In 2000, there were 376 workers who commuted into the municipality and 682 workers who commuted away. The municipality is a net exporter of workers, with about 1.8 workers leaving the municipality for every one entering. Of the working population, 6% used public transportation to get to work, and 77.7% used a private car.

==Religion==
From the 2000 census, 1,382 or 83.9% were Roman Catholic, while 72 or 4.4% belonged to the Swiss Reformed Church. Of the rest of the population, there were 15 members of an Orthodox church (or about 0.91% of the population), there was 1 individual who belongs to the Christian Catholic Church, and there were 4 individuals (or about 0.24% of the population) who belonged to another Christian church. There were 37 (or about 2.25% of the population) who were Islamic. There were 2 individuals who were Hindu. 88 (or about 5.34% of the population) belonged to no church, are agnostic or atheist, and 49 individuals (or about 2.97% of the population) did not answer the question.

==Education==
In Riaz about 576 or (35.0%) of the population have completed non-mandatory upper secondary education, and 200 or (12.1%) have completed additional higher education (either university or a Fachhochschule). Of the 200 who completed tertiary schooling, 65.5% were Swiss men, 19.5% were Swiss women, 8.0% were non-Swiss men and 7.0% were non-Swiss women.
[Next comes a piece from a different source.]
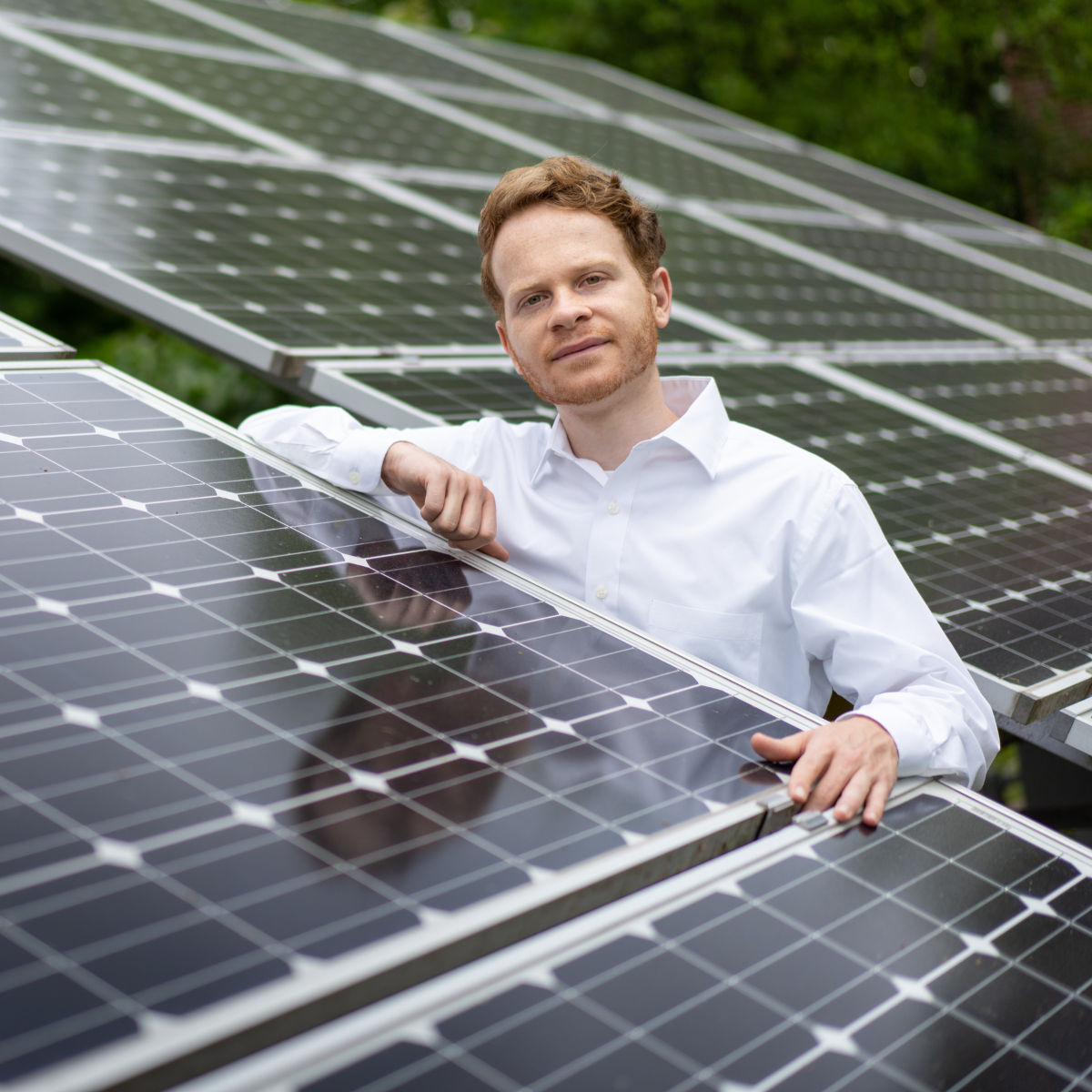 Morgan Block, MSUS poses by solar panels in Pennsylvania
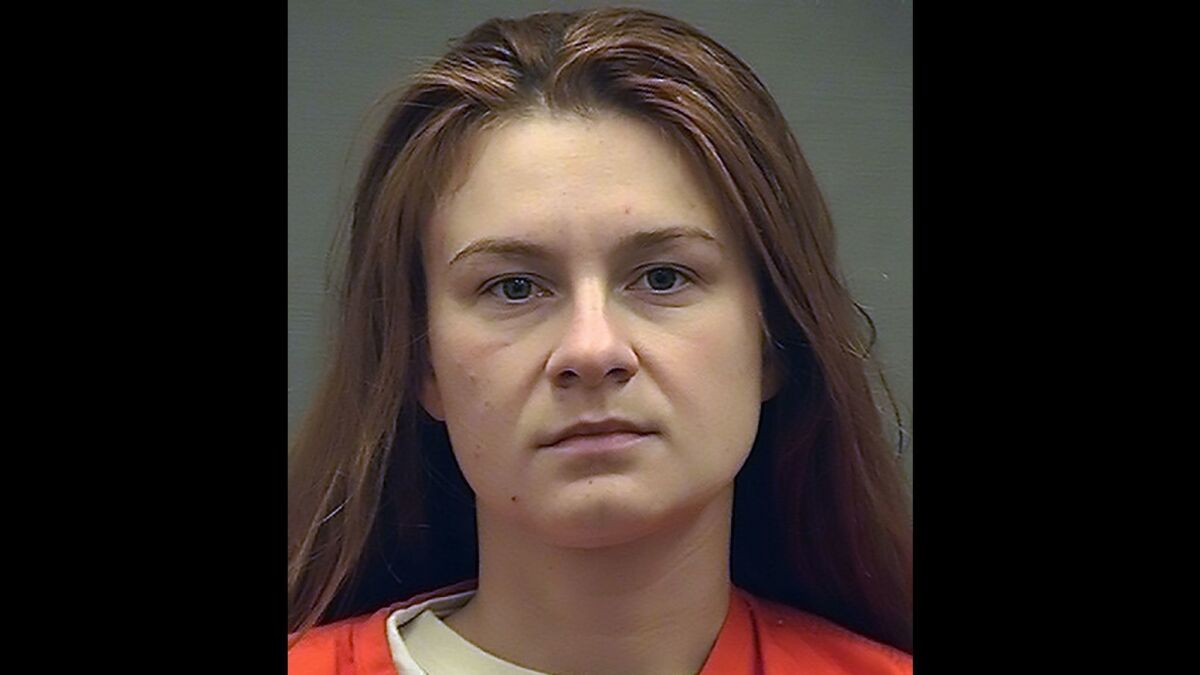 A booking photo shows Maria Butina, an admitted Russian agent who built a network of contacts via the National Rifle Assn. and other groups. She was sentenced for acting as an illegal foreign agent.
The Canton of Fribourg school system provides one year of non-obligatory Kindergarten, followed by six years of Primary school. This is followed by three years of obligatory lower Secondary school where the students are separated according to ability and aptitude. Following the lower Secondary students may attend a three or four year optional upper Secondary school. The upper Secondary school is divided into gymnasium (university preparatory) and vocational programs. After they finish the upper Secondary program, students may choose to attend a Tertiary school or continue their apprenticeship.
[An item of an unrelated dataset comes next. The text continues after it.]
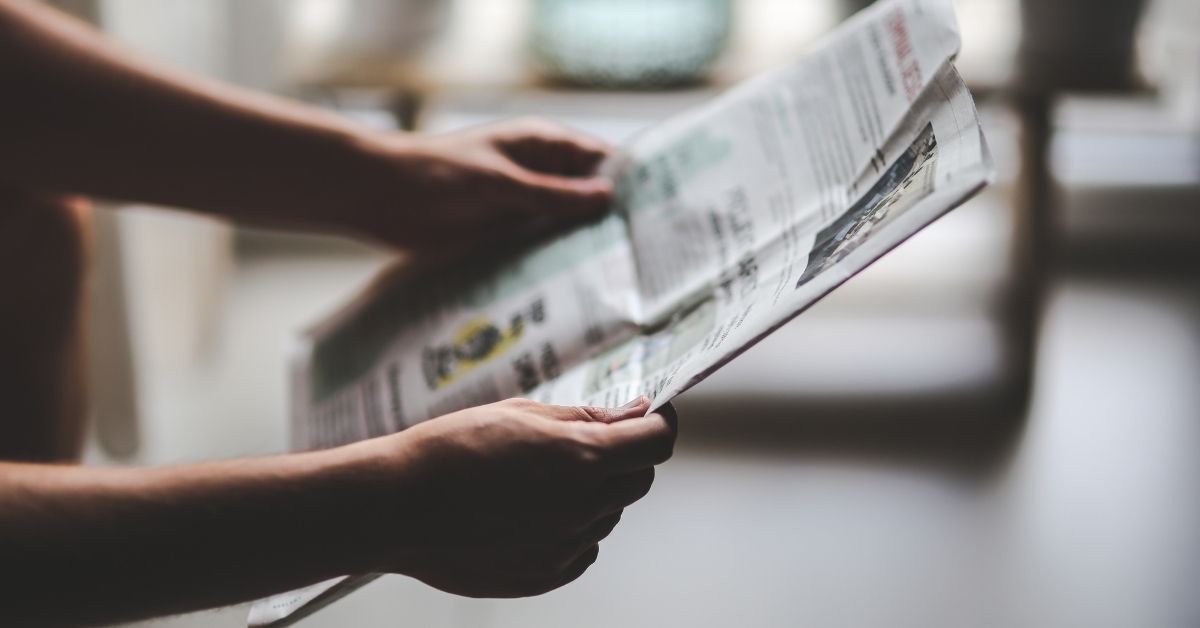 A man's arms holding a newspaper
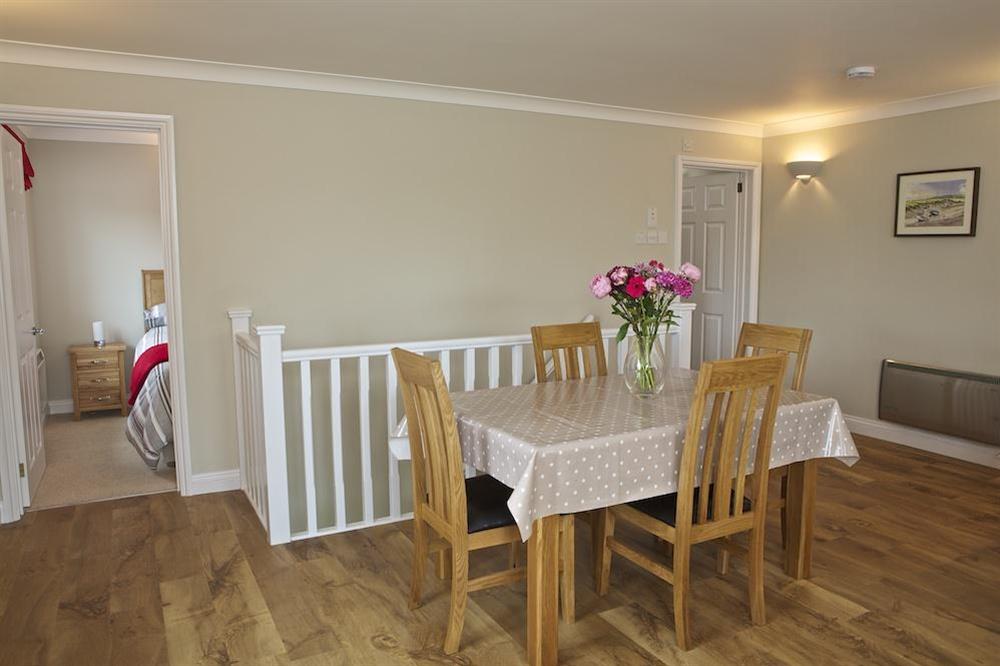 Dining area has a contemporary oak table seating four comfortably at 4 West Park Mews in Hope Cove, Kingsbridge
During the 2010–11 school year, there were a total of 230 students attending 16 classes in Riaz. A total of 415 students from the municipality attended any school, either in the municipality or outside of it. There were 3 kindergarten classes with a total of 49 students in the municipality. The municipality had 8 primary classes and 156 students. During the same year, there were no lower secondary classes in the municipality, but 79 students attended lower secondary school in a neighboring municipality. There were no upper Secondary classes or vocational classes, but there were 38 upper Secondary students and 86 upper Secondary vocational students who attended classes in another municipality. The municipality had 5 special Tertiary classes, with 25 specialized Tertiary students.

As of 2000, there were 21 students in Riaz who came from another municipality, while 152 residents attended schools outside the municipality.